The significance of your offending against the ATO should not be overlooked. The system of tax agents depends substantially on the honesty and trustworthiness of those authorised to hold that position. Again, as part of a sustained course of dishonesty, you breached that trust and took advantage of your appointment to commit the offences, thus aggravating the seriousness of your criminal behaviour. The money you fraudulently obtained has not been recovered and constitutes an impost on all taxpayers. For those reasons no sentence other than imprisonment is appropriate. In imposing sentence for the Commonwealth offences I have taken into account all of the factors listed in the Crimes Act 1914 (Cth), s 16A, so far as they are relevant and known.

Those who trust accountants and other professionals with money are entitled to expect honesty from them. Persons who breach that trust should expect harsh consequences not only as punishment and retribution, but as an indication to you and to anyone else who may be minded to act in a similar way of the likely consequences. Even taking into account my comments about a modest reduction in your moral culpability I consider that there remains a very high need for general deterrence.
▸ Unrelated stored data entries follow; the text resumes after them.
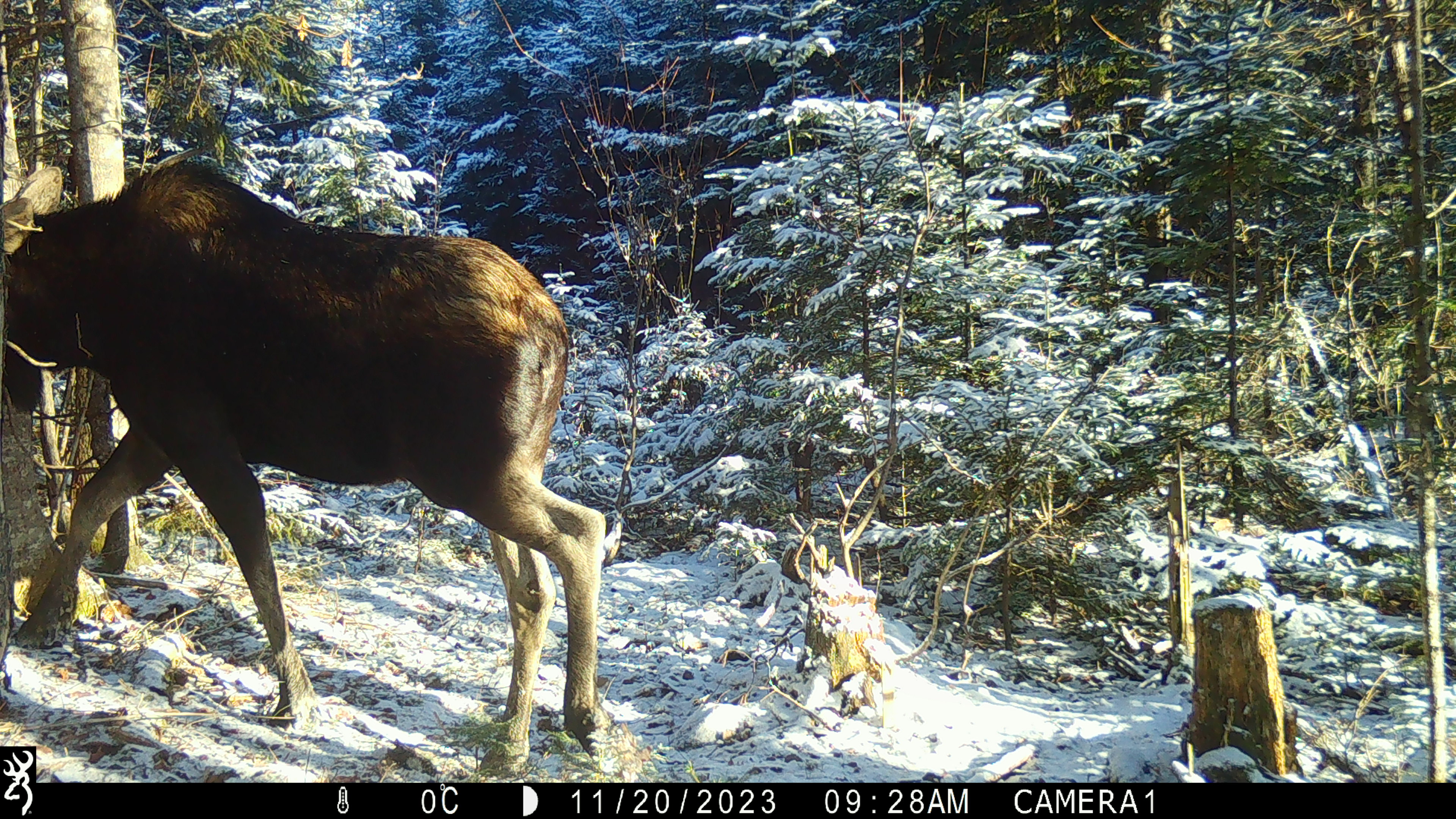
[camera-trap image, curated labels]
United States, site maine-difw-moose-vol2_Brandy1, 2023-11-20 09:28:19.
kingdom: Animalia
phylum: Chordata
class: Mammalia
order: Artiodactyla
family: Cervidae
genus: Alces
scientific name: Alces alces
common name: moose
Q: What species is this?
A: Moose (Alces alces).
It is my duty to impose a substantial prison sentence upon you. Separate sentences must be imposed for the State and Commonwealth offences but the total sentence must be a just and appropriate reflection of your total criminality taking into account that all of your crimes arise from a lengthy but related course of conduct and a common motivation. I have concluded that the best way to achieve that result is to impose partly concurrent sentences, not to make a recognizance release order in respect of the Commonwealth sentence, and to fix the shortest possible non-parole period in respect of the State sentence.

James Burrows, you are convicted on each count on the indictment. I make compensation orders in favour of those persons identified by counsel for the State during the sentencing hearing for the amounts stated, which will be set out in the order you will be given. I make a reparation order in favour of the Australian Taxation Office in the sum of $186,747.66. On counts 98 to 113 inclusive, the Commonwealth charges, I impose one sentence. You are sentenced to imprisonment for 2½ years from 1 August 2023, the date you were remanded in custody. I make no recognisance release order because, for the balance of that term after one year, you will be serving the sentence I am about to impose. For counts 1 to 97 inclusive, the State charges, I impose one sentence. You are sentenced to imprisonment for 6½ years to commence on 1 August 2024. I order that you not be eligible for parole until you have served half of that term.

The effect of those orders is that you will be liable to serve a total term of 7½ years from 1 August 2023 and that you will be eligible to apply for release on parole after having served four years and three months of that term.